> [STATED GOAL] Continue the piece about system design interviews below from the point where it stops.

> [PAGE EXTRACT]
-------
This is your 3rd round. You probably aced the coding round, flipping some BST, or running around a graph. Good. Now your interviewer hits you with
design a system which takes position of the sun as the input and predict if Italian Stock Market will go up or down?
There are 3 ways you can go from here:
“I will be using the latest and greatest research in sequential models and slap it on the Sun coordinates. Put it on some GPUs. Profit.”
Go into the framework level details “I will use CUDA optimized kernels, to put my Logistic Regression model on”
“1) What” expression. (This was me)
Unfortunately, all 3 approaches will land you on the rejected pile.
so then what’s it about?
As much as I would be hated on to say this out loud. No, honestly, interviewers really don’t want you to know this. But, system design interviews are a more sophisticated version of ✨ vibe check ✨. Yes, they are technical behavioral rounds in disguise.
-------
> [DATA BLOCK]
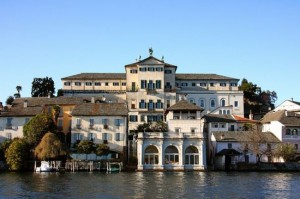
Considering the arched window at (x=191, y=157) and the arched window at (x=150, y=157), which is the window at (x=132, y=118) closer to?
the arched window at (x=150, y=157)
-------
> [RESPONSE FOR THIS EXERCISE]
There is just no way anyone can know whether it will work or not — as long as your basics and your assumptions are valid.
“I will use F1 score instead of precision, because I believe recall is equally important” — Works ✅
“I will use precision instead of F1 score, because I believe precision is more important here. But I will keep track of precision seperately” — Also, works. ✅
“I will use precision” — this doesn’t work. ❌
“I will approach this question…” — this doesn’t work as well. ❌
By the end of the blogpost, I hope you will find out why they don’t work.
then how do we approach?
When you hear the question for the first time? Just don’t say anything. Have a 10-15s long pause and use that time to think about the question. You can use filler words like “hmmm…”, “I see..” etc. Use this time to think about why is this even a problem statement.
Using the earlier example of
design a system which takes position of the sun as the input and predict if Italian Stock Market will go up or down?
poking the problem statement
Here, you need to take a moment and recreate the thought process of your interviewer. Why was this problem given? Why is this even a problem? The more you understand the why the interviewer gave you this question, the more chances, you will say the answer they want.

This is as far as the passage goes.